Earlier on this week, Johannes Kebeck gave a presentation at my VBUG Bracknell group on Virtual Earth and Windows Live Maps. The venue for the event was the Bracknell Council Chambers, a plush location in the centre of town.
The content throughout the evening was excellent. Johannes began by talking about the MapPoint background of Live Maps and key acquisitions throughout the years which makes Virtual Earth what it is today. These include partnerships with TerraServer, GeoTango, and Multimap.
Unlike Google Street View, the 3D imagery in Live Maps is extrapolated using the images taken from the sky. To capture these images, 5 cameras onboard an airplane are used and the the amount of storage required to hold a typical city is around 100TB. These images are processed using Windows HPC Server (High Performance Computing).
During the demonstration, Johannes demonstrated how maps can include time and weather information. During an overcast evening, a map will display a cloudy dark image.

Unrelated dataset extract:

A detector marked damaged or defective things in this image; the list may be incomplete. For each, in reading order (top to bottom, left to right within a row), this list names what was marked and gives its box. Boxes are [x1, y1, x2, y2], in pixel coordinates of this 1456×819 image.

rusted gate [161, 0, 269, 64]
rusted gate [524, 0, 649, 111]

Examples of commercial applications included the Harley Davidson website. Using the site, riders can upload their favourite motorcycle routes which are then displayed and shared with others on a map. Superimposed upon the maps are the locations of Shell petrol stations and Great Western hotels. Using sponsorship from these companies, Harley Davidson can profit from the site.
One of the more fascinating parts of the talk was a demonstration on GeoCoding. Using the GeoNames ‘RSS to GeoRSS Converter’ web service found here, an input RSS feed is accepted. The output provided by this service adds longitude and latitude data.

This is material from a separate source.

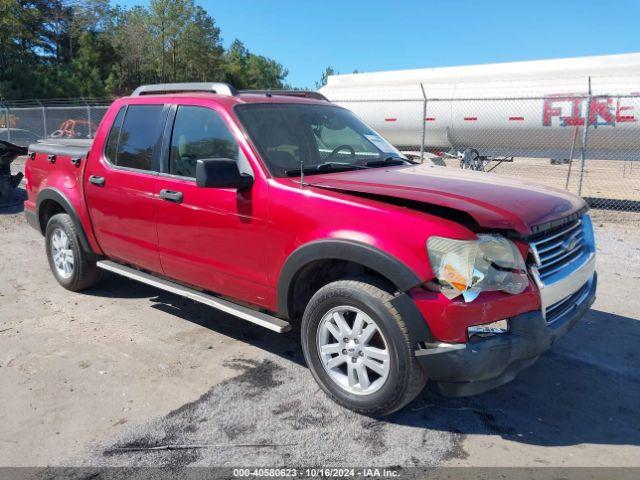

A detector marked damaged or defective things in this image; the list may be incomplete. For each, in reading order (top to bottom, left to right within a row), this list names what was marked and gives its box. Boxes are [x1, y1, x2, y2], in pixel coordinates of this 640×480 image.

During his demonstration, Johannes created a Popfly mashup in under 2 minutes. The BBC news RSS feed was used as the input. The impressive thing about the demo is that given a piece of text such as "The US president approves measures that will allow Cuban-Americans to travel more freely to Cuba", the service uses natural language processing to determine that the text relates to Cuba despite references to the US in the sentence.

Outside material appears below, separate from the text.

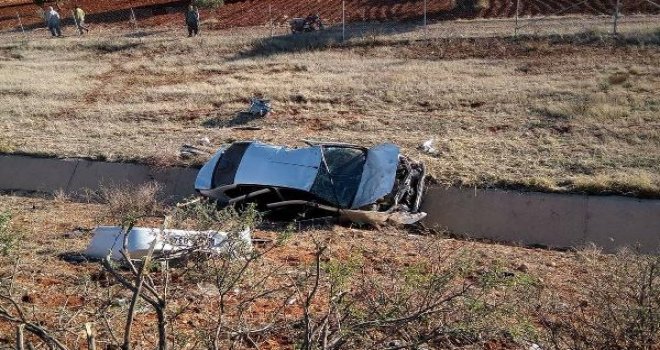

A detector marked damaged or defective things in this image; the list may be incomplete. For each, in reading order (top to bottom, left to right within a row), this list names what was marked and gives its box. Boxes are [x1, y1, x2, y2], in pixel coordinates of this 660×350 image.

Another interesting sites mentioned during the evening included a preview of upcoming technology which currently shows a race car demonstration.
Johannes also spoke about how maps are rendered using a pattern of squares that you can smoothly zoom into. This technology is closely related to DeepZoom and HD View. If you wish to create your own panoramic images that you can view using HD View, ICE (Image Composite Editor) can be used to do this.
More details about these applications can be found on the Microsoft Research site here:
During another demo, an existing PDF map was superimposed on top of a LiveMap. To do this, the MapCruncher application was used.
At the end of the evening, Alan Le Marquand from Microsoft kindly donated a TechNet subscription as a prize. The evening was certainly interesting so many thanks to to Johannes and Alan for making the event a success.